The original version of TPOT was primarily developed at the University of Pennsylvania by: - Randal S. Olson (rso@randalolson.com) - Weixuan Fu (weixuanf@upenn.edu) - Daniel Angell (dpa34@drexel.edu) - Jason Moore (moorejh28@gmail.com) - and many more generous open-source contributors

TPOT is free software: you can redistribute it and/or modify it under the terms of the GNU Lesser General Public License as published by the Free Software Foundation, either version 3 of the License, or (at your option) any later version.

TPOT is distributed in the hope that it will be useful, but WITHOUT ANY WARRANTY; without even the implied warranty of MERCHANTABILITY or FITNESS FOR A PARTICULAR PURPOSE. See the GNU Lesser General Public License for more details.

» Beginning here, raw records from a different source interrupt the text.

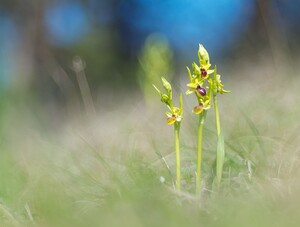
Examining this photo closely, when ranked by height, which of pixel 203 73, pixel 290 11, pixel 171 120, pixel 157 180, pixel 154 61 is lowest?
pixel 157 180

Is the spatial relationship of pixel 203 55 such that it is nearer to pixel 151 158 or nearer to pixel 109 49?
pixel 151 158

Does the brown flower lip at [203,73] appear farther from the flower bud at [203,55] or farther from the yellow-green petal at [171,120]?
the yellow-green petal at [171,120]

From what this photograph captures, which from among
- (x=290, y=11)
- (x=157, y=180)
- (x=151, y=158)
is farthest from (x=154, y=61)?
(x=290, y=11)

You should have received a copy of the GNU Lesser General Public License along with TPOT. If not, see http://www.gnu.org/licenses/.

crowding_distance(matrix)

Takes a matrix of scores and returns the crowding distance for each point.

Parameters:

Name Type Description Default
matrix ndarray

The score matrix, where rows the individuals and the columns are the corresponds to scores on different objectives.

required

Returns:

Type Description
list

A list of the crowding distances for each point in the score matrix.

Source code in tpot2/selectors/nsgaii.py
def crowding_distance(matrix):
    """
    Takes a matrix of scores and returns the crowding distance for each point.

    Parameters
    ----------
    matrix : np.ndarray
        The score matrix, where rows the individuals and the columns are the corresponds to scores on different objectives.

    Returns
    -------
    list
        A list of the crowding distances for each point in the score matrix.
    """
    matrix = np.array(matrix)
    # Initialize the crowding distance for each point to zero
    crowding_distances = [0 for _ in range(len(matrix))]

    # Iterate over each objective
    for objective_i in range(matrix.shape[1]):
        # Sort the points according to the current objective
        sorted_i = matrix[:, objective_i].argsort()

        # Set the crowding distance of the first and last points to infinity
        crowding_distances[sorted_i[0]] = float("inf")
        crowding_distances[sorted_i[-1]] = float("inf")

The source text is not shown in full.